Nuix Collector can collect EFS-encrypted files when it is running as the user who encrypted the files. The collected files are saved in unencrypted form at the Collection's specified destination when collected as native files. When collected to a FileSafe, the FileSafe itself is encrypted, but the collected files within the FileSafe can be extracted as unencrypted files.
EnCase
A suite of digital forensics products by Guidance Software.
EnScript
An EnCase script which automates EnCase activities.
Also, the scripting language incorporated into the EnCase product suite.
Evidence File
A file which contains other files. Similar to a ZIP file. May also contain metadata for each file, such as last access date, owner, hash value, etc.
May also be referred to as an evidence container, evidence file container or evidence repository.
See also: Extraction
Examiner
The person responsible for defining and/or reviewing a given collection.
External Duplicate
An external duplicate is a duplicate file where the original file was first encountered in a previous collection or extraction run.
See also: Internal Duplicate
Extraction
A kind of collection where the input source is an evidence file container or disk image. Example input sources for an extraction (and their filename extensions) include the following:
A FileSafe File (.MFS01)
An EnCase Logical Evidence File (.L01)
See also: File Collection, Deletion, Survey, Evidence Container
File Collection
A type of Collection where files in specified input sources are crawled (i.e. examined) and then selected files are copied to a specific Destination path. There is a corresponding JobFile containing settings for such collections.
See also: Job Template, Survey, Crawl
File System
A scheme for storing files and folders on a volume, such as a hard disk partition.
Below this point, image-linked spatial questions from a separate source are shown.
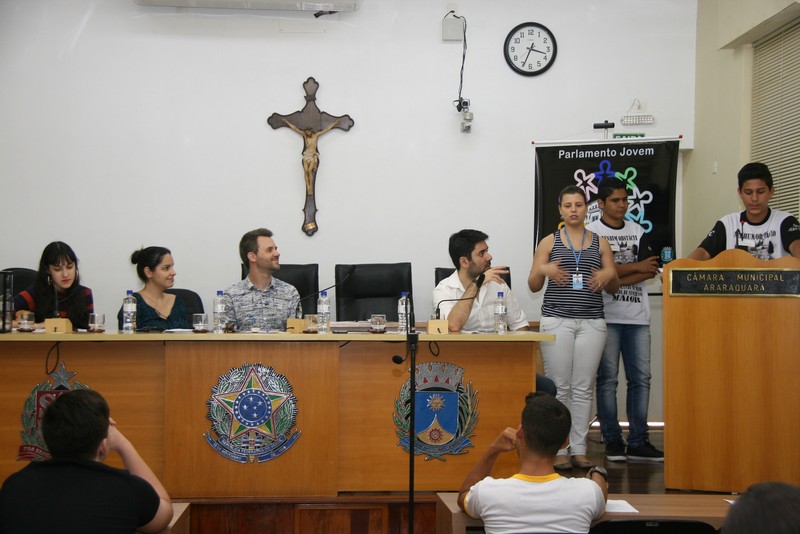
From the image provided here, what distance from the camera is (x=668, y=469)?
13.0 feet

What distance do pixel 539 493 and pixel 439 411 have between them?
5.03ft

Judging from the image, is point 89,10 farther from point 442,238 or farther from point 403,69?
point 442,238

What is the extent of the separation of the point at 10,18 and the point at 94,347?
11.7 ft

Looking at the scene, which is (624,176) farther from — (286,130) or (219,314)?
(219,314)

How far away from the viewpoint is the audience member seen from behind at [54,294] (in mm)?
4273

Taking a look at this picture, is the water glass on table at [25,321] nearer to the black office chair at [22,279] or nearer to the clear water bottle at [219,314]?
the clear water bottle at [219,314]

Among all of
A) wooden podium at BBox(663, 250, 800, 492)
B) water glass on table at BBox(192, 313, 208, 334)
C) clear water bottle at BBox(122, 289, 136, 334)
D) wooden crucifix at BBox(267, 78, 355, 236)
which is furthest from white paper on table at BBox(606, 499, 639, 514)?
wooden crucifix at BBox(267, 78, 355, 236)

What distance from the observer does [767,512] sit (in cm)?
122

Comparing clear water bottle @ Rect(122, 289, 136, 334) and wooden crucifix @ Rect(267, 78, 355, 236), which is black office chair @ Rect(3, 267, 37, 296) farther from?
wooden crucifix @ Rect(267, 78, 355, 236)

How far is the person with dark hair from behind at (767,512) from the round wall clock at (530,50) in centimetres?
532

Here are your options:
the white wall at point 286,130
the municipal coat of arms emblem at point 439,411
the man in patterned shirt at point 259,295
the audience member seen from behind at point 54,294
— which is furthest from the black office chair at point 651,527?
the white wall at point 286,130

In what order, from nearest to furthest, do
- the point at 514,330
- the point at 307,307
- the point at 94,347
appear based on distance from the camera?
the point at 94,347
the point at 514,330
the point at 307,307

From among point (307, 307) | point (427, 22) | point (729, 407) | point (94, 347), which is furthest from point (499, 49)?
point (94, 347)

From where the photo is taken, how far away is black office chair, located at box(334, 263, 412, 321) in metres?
5.19
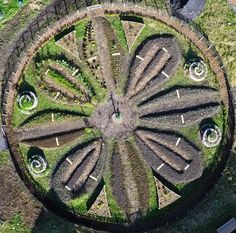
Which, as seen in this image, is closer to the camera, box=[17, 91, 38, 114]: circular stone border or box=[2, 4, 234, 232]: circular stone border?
box=[17, 91, 38, 114]: circular stone border

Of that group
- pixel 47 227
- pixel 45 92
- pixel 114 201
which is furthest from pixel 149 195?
pixel 45 92

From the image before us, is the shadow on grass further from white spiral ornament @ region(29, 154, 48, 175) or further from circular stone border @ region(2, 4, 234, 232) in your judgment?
white spiral ornament @ region(29, 154, 48, 175)

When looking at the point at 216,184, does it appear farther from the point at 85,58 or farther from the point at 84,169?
the point at 85,58

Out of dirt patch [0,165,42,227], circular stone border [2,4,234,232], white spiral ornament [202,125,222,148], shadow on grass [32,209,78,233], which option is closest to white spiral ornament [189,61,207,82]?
circular stone border [2,4,234,232]

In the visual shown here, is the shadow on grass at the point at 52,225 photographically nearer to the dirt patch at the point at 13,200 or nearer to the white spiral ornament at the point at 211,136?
the dirt patch at the point at 13,200

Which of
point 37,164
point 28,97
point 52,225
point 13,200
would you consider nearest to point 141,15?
point 28,97

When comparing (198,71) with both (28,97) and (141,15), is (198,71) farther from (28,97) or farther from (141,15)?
(28,97)

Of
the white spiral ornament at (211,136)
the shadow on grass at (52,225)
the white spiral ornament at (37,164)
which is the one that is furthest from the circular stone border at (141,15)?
the white spiral ornament at (211,136)
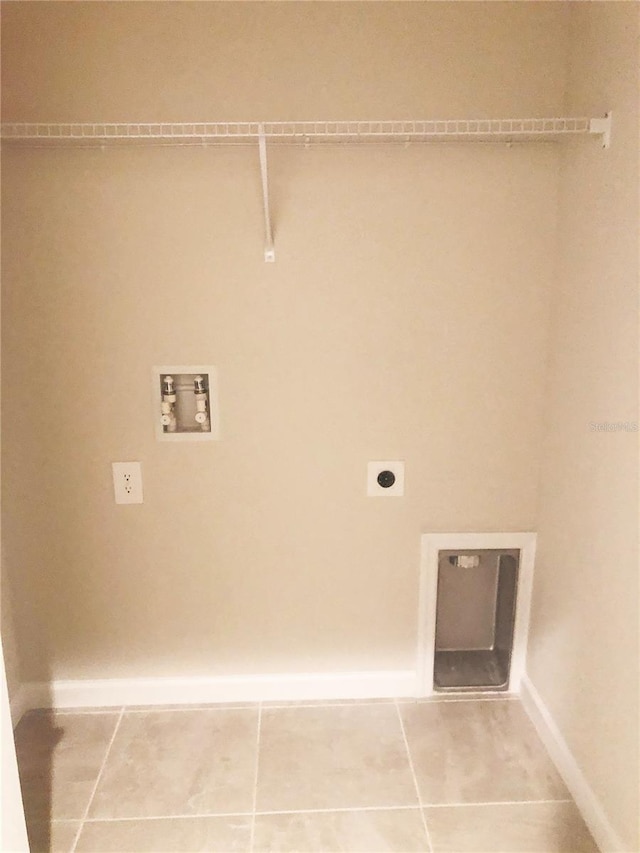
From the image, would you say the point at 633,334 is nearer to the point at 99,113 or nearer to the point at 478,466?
the point at 478,466

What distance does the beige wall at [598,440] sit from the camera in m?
1.35

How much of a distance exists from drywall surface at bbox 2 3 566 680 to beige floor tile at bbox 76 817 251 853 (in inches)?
18.5

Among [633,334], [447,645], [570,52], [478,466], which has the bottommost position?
[447,645]

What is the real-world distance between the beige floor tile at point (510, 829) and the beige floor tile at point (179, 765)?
50 centimetres

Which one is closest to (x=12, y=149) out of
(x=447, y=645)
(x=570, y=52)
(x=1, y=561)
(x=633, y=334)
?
(x=1, y=561)

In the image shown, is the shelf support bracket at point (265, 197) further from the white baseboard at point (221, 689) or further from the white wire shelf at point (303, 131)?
the white baseboard at point (221, 689)

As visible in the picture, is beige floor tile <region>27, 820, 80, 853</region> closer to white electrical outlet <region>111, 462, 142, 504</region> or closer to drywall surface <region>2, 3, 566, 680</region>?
drywall surface <region>2, 3, 566, 680</region>

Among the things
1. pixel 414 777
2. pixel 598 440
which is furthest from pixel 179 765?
pixel 598 440

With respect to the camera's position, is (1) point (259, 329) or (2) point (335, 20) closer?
(2) point (335, 20)

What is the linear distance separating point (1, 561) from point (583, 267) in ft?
5.95

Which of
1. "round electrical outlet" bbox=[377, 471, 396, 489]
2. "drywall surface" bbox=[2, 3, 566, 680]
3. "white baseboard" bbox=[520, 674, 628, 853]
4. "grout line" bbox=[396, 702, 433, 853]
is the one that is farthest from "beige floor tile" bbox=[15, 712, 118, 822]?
"white baseboard" bbox=[520, 674, 628, 853]

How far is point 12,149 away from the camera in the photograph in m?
1.61

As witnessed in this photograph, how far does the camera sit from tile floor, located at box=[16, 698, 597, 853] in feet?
4.99

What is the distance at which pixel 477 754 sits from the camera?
5.82ft
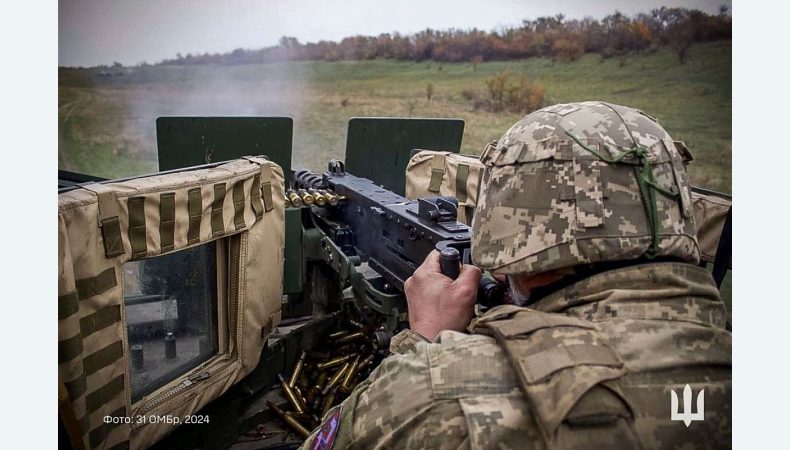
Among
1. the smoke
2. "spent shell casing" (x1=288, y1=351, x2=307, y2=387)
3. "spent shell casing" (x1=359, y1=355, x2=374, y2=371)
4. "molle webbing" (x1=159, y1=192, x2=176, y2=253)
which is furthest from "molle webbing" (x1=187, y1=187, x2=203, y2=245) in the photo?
the smoke

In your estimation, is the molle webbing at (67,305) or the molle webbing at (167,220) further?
the molle webbing at (167,220)

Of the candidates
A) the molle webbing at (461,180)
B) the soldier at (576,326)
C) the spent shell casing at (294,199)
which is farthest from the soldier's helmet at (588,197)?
the molle webbing at (461,180)

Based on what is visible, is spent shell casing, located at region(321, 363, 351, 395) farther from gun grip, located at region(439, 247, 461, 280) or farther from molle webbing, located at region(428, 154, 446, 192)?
gun grip, located at region(439, 247, 461, 280)

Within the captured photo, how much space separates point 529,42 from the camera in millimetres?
5883

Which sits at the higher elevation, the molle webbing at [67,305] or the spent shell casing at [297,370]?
the molle webbing at [67,305]

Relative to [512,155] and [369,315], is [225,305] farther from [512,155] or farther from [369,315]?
[512,155]

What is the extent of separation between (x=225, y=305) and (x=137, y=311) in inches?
17.4

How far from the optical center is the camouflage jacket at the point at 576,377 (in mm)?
1261

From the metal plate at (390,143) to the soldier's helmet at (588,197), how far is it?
9.05ft

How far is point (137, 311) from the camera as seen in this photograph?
7.54 ft

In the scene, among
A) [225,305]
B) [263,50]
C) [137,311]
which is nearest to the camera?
[137,311]

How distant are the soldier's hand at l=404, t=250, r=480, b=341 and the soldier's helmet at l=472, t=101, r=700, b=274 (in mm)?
276

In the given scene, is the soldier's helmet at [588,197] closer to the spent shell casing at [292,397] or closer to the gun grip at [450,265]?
the gun grip at [450,265]

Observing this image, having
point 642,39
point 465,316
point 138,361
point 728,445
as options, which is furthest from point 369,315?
A: point 728,445
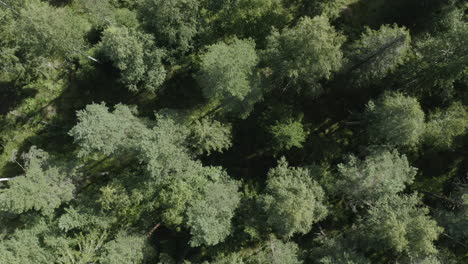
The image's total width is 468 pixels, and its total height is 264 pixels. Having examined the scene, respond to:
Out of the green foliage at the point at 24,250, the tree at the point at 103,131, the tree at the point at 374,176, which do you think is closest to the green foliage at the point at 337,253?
the tree at the point at 374,176

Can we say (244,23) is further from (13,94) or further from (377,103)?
(13,94)

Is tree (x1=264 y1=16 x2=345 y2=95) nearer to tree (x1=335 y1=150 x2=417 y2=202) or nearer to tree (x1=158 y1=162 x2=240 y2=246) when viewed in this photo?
tree (x1=335 y1=150 x2=417 y2=202)

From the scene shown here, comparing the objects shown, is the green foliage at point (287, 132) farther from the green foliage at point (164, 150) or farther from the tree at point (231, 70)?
the green foliage at point (164, 150)

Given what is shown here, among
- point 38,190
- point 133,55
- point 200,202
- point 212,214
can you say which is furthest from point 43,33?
point 212,214

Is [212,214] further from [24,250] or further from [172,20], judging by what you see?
[172,20]

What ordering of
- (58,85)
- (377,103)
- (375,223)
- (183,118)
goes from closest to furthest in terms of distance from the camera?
(375,223) → (377,103) → (183,118) → (58,85)

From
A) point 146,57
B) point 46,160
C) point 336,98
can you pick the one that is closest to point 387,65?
point 336,98

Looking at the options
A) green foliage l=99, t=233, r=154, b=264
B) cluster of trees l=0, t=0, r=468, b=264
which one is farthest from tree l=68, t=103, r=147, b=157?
green foliage l=99, t=233, r=154, b=264
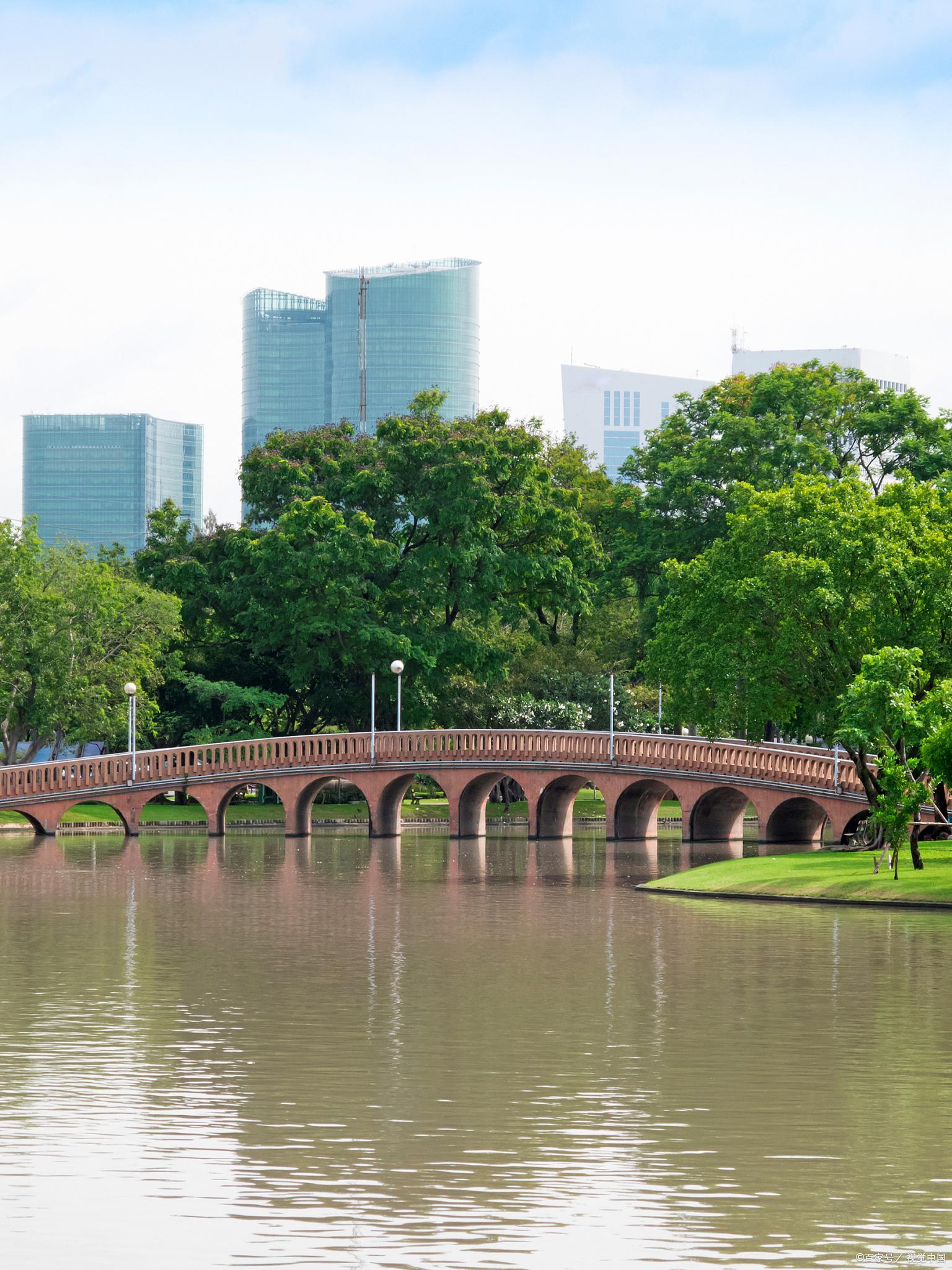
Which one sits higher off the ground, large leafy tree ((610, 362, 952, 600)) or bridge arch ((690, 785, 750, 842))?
large leafy tree ((610, 362, 952, 600))

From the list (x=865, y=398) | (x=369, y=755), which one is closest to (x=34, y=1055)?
(x=369, y=755)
Various operating systems support different file systems. The most common file system on a Windows computer is NTFS. Each file system offers different features and size limits.
File Type
Each file on a computer is of a particular type. Examples include Word documents, Excel spreadsheets, application files and PST files.
File type is usually apparent by noting the filename extension which the file is named, e.g.
Sample.doc......Microsoft Word document
Sample.xls......Microsoft Excel spreadsheet
Sample.pdf......Adobe Acrobat document
Sample.exe......Application
Using filename extension to identify file types can be limited, because:
Some programs save their documents using the same filename extension
Different versions of a given program may use the same filename extension, but the actual file type may be different.
Users can save or rename files using an alternate filename extension.
Nuix Collector's signature analysis feature can often overcome these limitations.
See also: Intrinsic File Type, Filename Extension, Signature Analysis, Signature Header File
FileList
A simple text file containing a list of files to be processed. Each line within the FileList specifies a single file.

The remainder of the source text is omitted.